EXERCISE DESCRIPTION:
Count the lines in the material below that contain the string "options", treating uppercase and lowercase letters as different, and reply with only that number.

RAW DATA:
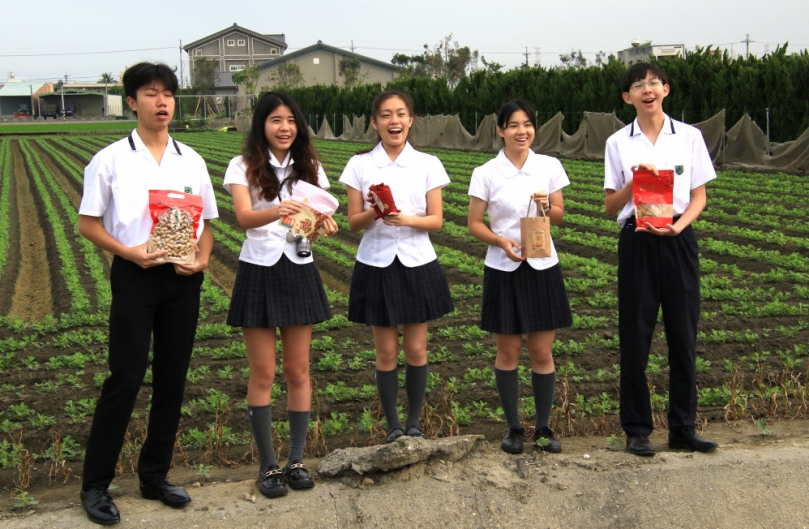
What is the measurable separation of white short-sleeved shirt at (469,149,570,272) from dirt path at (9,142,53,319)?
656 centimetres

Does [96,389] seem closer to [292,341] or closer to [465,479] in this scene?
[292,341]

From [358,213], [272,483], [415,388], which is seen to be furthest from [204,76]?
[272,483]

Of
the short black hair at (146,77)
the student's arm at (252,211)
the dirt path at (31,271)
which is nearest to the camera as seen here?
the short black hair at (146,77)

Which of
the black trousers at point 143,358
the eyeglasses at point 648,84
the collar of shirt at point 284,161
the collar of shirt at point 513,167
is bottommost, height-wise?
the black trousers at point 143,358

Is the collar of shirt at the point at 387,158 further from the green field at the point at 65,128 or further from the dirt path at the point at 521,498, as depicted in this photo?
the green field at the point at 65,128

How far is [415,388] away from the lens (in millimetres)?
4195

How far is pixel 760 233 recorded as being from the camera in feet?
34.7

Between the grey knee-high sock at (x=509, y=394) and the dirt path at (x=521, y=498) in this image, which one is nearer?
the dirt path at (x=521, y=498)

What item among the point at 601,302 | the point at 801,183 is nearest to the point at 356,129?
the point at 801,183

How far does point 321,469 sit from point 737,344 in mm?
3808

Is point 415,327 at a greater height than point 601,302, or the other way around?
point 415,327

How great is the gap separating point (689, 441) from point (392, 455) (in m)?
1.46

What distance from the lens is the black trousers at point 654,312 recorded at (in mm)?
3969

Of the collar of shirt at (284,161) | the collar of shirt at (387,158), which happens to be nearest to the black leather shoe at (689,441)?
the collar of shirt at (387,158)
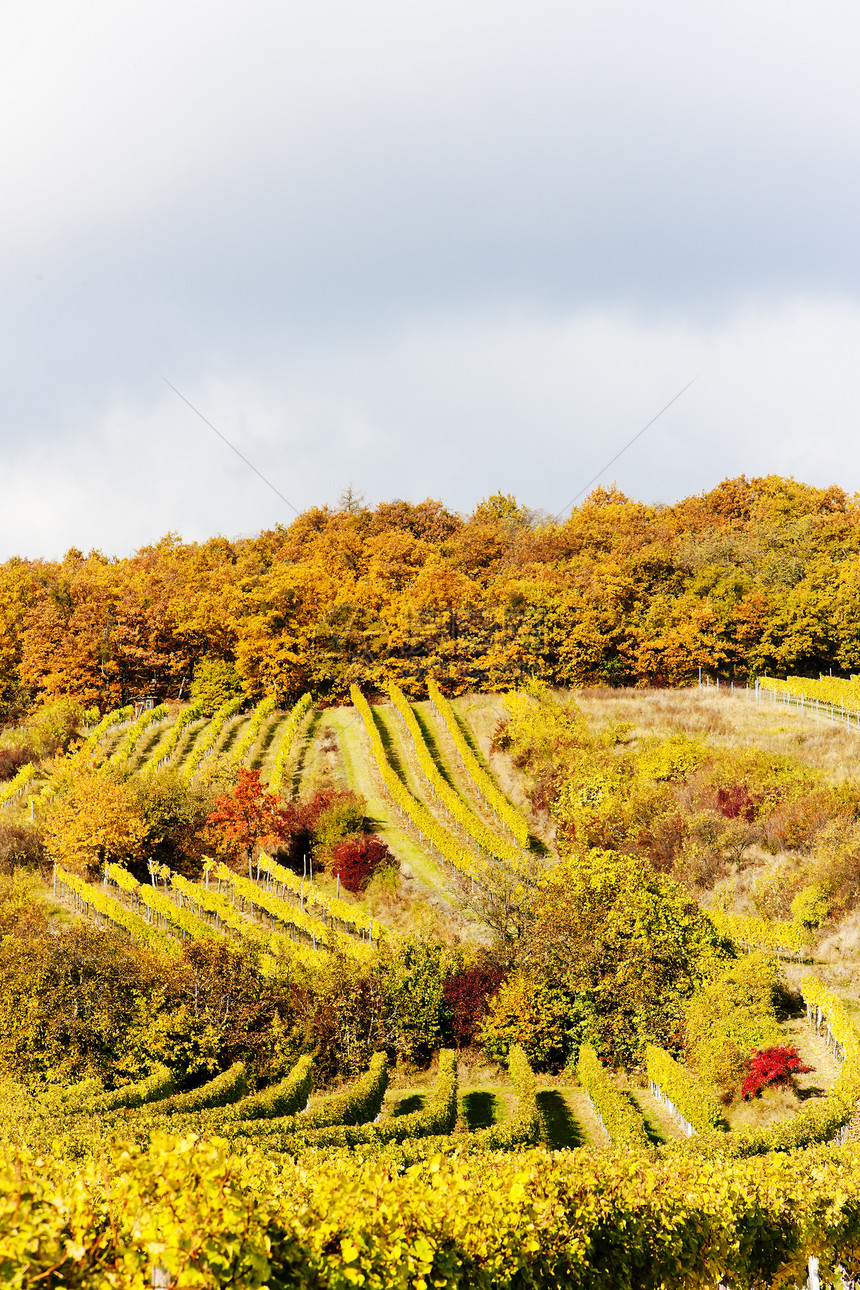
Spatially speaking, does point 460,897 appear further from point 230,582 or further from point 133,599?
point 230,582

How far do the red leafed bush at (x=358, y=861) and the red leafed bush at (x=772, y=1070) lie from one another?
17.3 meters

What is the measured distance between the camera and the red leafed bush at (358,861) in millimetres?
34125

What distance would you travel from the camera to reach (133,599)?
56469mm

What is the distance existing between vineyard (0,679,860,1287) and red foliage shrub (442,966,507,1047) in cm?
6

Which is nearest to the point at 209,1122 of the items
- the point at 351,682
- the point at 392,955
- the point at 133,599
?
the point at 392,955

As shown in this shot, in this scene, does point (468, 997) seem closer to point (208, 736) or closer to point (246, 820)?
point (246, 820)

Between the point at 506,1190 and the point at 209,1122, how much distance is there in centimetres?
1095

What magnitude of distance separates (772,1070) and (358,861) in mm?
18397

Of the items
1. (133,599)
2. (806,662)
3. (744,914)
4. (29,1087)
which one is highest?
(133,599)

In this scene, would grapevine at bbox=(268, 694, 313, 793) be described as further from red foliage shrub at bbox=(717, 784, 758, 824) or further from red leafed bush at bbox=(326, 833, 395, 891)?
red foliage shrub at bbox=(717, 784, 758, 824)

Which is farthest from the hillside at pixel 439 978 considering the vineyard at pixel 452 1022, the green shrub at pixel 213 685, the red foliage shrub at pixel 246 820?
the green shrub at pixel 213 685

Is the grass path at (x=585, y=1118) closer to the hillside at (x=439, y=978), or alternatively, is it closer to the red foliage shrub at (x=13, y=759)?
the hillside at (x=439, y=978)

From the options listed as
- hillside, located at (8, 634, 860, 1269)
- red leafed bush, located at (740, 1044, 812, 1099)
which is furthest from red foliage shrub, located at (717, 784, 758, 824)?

---

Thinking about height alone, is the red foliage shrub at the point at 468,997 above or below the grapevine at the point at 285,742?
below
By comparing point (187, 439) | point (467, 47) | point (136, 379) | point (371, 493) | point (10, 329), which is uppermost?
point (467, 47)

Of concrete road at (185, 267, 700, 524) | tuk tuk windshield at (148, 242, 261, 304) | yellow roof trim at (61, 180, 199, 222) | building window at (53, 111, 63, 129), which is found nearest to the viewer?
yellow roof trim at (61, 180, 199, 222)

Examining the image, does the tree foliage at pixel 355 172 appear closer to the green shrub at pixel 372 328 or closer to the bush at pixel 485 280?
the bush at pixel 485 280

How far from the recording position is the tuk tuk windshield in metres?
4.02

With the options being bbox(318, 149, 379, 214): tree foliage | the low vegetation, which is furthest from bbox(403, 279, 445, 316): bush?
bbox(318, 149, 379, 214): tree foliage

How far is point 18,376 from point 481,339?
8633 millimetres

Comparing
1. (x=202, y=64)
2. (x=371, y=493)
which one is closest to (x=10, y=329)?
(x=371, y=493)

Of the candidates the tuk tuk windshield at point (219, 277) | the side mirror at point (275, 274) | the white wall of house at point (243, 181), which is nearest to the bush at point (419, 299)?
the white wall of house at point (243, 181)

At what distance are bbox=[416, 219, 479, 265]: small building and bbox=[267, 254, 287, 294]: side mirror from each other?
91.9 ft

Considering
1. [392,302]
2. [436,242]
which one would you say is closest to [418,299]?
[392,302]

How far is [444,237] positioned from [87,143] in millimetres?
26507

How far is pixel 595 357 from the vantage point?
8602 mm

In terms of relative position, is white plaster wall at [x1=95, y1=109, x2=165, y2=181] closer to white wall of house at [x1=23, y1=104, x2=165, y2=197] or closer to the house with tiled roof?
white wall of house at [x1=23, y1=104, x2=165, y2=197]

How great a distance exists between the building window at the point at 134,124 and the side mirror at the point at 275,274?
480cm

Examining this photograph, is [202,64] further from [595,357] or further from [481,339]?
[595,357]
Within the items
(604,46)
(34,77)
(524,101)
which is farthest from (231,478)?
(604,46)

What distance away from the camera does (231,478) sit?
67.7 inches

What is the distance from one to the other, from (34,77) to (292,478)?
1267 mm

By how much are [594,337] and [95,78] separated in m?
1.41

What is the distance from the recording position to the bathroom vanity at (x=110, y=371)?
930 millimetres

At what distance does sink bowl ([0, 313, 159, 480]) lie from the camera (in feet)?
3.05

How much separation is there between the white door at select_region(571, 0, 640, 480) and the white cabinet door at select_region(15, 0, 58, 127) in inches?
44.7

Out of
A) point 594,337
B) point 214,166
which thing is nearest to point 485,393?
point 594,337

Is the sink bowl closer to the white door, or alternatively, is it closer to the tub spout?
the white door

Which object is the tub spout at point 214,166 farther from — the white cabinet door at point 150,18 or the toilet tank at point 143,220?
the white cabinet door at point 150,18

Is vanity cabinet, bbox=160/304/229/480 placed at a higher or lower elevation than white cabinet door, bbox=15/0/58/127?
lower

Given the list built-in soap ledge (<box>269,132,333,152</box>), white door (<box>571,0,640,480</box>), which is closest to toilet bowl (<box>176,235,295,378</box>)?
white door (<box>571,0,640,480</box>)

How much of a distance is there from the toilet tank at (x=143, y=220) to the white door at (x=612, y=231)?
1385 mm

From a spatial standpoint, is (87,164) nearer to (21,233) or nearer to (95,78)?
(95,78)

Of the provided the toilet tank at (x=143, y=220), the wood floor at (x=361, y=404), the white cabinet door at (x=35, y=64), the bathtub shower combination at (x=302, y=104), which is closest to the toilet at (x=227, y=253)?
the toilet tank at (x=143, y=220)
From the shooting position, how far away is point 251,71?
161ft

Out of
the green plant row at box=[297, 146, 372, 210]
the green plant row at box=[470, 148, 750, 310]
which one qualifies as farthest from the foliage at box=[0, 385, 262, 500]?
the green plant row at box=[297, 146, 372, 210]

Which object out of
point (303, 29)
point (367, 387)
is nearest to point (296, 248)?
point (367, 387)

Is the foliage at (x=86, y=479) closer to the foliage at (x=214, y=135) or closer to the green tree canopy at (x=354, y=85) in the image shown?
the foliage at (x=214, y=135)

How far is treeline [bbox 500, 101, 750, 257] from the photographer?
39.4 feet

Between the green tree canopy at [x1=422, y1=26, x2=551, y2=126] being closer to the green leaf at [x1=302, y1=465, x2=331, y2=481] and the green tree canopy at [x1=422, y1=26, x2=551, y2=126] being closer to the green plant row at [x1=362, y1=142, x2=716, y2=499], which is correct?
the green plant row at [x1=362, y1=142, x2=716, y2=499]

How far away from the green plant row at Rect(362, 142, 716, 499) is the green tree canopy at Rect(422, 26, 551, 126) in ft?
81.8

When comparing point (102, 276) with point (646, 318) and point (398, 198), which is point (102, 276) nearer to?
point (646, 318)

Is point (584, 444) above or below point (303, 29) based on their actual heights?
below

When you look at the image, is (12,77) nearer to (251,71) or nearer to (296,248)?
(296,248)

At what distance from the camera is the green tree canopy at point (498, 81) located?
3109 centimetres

==

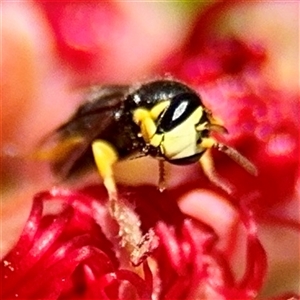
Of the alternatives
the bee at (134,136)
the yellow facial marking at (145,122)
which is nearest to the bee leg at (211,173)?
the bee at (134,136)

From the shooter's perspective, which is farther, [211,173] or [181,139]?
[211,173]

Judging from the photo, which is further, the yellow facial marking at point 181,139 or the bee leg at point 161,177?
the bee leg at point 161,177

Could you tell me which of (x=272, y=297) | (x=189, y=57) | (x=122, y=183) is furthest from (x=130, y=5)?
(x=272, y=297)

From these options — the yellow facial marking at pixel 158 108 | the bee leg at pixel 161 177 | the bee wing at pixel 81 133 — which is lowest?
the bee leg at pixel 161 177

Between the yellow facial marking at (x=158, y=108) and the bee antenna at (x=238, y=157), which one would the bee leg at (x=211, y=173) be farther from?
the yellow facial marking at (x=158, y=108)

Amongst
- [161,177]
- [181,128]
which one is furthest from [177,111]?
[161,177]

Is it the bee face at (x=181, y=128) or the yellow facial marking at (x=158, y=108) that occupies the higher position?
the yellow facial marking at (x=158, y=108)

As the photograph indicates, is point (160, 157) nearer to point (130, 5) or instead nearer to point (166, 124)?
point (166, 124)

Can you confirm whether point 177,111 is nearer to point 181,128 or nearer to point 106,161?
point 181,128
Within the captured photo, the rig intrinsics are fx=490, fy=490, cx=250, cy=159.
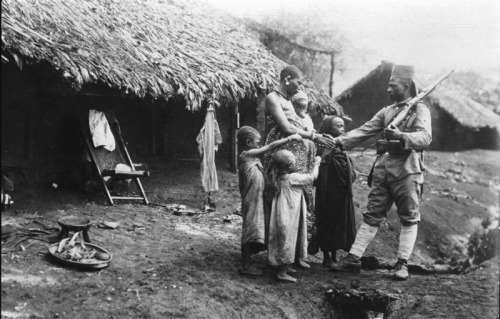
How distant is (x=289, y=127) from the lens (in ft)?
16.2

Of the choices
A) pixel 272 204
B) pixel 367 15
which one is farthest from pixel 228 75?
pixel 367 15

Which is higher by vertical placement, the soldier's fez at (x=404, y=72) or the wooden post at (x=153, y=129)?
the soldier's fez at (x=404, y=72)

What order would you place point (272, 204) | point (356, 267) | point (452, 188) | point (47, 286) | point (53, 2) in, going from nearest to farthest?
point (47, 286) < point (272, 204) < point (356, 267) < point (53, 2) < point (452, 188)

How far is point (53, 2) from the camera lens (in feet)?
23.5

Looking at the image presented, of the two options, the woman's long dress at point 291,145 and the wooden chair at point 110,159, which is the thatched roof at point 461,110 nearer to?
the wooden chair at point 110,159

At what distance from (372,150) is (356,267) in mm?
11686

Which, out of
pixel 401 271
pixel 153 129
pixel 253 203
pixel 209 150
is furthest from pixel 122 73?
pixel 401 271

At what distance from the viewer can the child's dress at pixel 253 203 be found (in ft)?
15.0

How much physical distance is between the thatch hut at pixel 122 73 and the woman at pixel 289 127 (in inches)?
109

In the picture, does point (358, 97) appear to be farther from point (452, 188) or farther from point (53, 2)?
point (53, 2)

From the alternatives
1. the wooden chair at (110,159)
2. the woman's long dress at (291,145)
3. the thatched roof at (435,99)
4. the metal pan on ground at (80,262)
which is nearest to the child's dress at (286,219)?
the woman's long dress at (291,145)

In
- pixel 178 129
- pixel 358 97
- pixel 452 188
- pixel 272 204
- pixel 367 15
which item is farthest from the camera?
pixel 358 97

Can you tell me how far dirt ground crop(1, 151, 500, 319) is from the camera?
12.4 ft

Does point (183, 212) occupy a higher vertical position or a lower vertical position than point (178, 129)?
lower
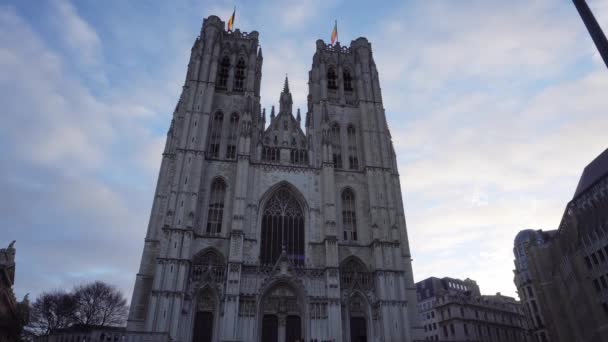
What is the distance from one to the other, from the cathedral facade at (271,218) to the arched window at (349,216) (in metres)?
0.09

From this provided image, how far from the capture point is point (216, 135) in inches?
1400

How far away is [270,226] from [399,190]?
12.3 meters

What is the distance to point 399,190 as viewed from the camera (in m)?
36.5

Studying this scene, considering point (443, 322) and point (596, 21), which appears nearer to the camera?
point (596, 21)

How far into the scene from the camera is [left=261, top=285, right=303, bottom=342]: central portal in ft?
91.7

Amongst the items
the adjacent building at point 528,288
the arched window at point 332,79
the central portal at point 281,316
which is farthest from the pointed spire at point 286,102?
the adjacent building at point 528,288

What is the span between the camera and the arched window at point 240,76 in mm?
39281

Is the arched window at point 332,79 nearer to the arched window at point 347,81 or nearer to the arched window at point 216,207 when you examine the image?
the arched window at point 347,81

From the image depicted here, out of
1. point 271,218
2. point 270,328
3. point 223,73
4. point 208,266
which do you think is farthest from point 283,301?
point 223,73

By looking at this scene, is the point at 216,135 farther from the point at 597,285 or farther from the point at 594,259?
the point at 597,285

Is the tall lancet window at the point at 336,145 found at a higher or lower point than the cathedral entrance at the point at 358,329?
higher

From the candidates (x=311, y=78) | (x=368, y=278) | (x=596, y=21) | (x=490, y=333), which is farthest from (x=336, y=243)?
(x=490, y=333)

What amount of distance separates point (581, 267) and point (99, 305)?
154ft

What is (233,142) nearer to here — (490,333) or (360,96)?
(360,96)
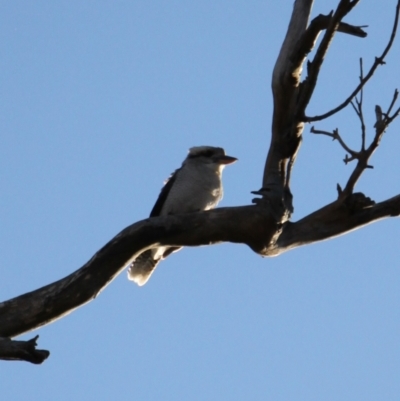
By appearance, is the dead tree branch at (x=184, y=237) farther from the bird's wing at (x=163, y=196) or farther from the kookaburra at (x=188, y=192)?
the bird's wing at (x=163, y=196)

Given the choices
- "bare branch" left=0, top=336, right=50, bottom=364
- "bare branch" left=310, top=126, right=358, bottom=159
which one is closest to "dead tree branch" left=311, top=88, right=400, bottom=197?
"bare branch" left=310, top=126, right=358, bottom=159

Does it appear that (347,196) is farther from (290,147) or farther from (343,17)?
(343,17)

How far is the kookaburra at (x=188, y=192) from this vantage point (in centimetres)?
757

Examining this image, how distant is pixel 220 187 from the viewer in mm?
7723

ANSWER TO THE EXERCISE:
4